Records to use:
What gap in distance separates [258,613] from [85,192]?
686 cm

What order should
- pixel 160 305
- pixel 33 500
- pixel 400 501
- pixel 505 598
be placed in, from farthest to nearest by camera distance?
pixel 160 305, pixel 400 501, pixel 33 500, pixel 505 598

What is expected: Copy all of the rows above line for line, with no changes.

Exercise response:
What gap in distance separates [258,613] from [85,192]?
686 cm

What order should
- pixel 160 305
- pixel 33 500
- pixel 400 501
- pixel 505 598
be placed in, from farthest to nearest by camera distance?
pixel 160 305, pixel 400 501, pixel 33 500, pixel 505 598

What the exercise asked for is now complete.